──────── Text segment
My sleep patterns have been much better.
Maybe it’s my work schedule. Maybe I am tired when I go to bed. Or it could be that depression is not as active.
Whatever the reason, my sleep has been much better in the past month or so. Most nights I only wake once, versus my old pattern of waking every hour.
This has been a blessing.
I am not tired during the day. I can function without that cloudy, tired feeling which happens when I feel tired. It’s like when I eat too much. I feel sleepy about 30 minutes later and struggle to concentrate until the feeling passes.
But last night, I just couldn’t get to sleep.
Or I couldn’t stay asleep. I was awake almost every hour. Last night, I woke up the first time about two hours after I went to bed. From there, it was a series of cat naps, followed by tossing and turning, then another short stint asleep. I was awake at 1 AM, 2 AM, 4 AM, then 5 AM.
────────────────
§ Instructions to follow: Can you quote the passage about sleep, starting with "Maybe it’s my" and going on through "the feeling passes."? You won't need the material that comes next.
──────── Listed records
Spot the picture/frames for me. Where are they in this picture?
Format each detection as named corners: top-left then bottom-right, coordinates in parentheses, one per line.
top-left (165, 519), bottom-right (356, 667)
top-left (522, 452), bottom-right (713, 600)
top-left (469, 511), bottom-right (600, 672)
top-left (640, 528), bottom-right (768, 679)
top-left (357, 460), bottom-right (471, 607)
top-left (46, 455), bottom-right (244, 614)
────────────────
§ Written answer:
Maybe it’s my work schedule. Maybe I am tired when I go to bed. Or it could be that depression is not as active.
Whatever the reason, my sleep has been much better in the past month or so. Most nights I only wake once, versus my old pattern of waking every hour.
This has been a blessing.
I am not tired during the day. I can function without that cloudy, tired feeling which happens when I feel tired. It’s like when I eat too much. I feel sleepy about 30 minutes later and struggle to concentrate until the feeling passes.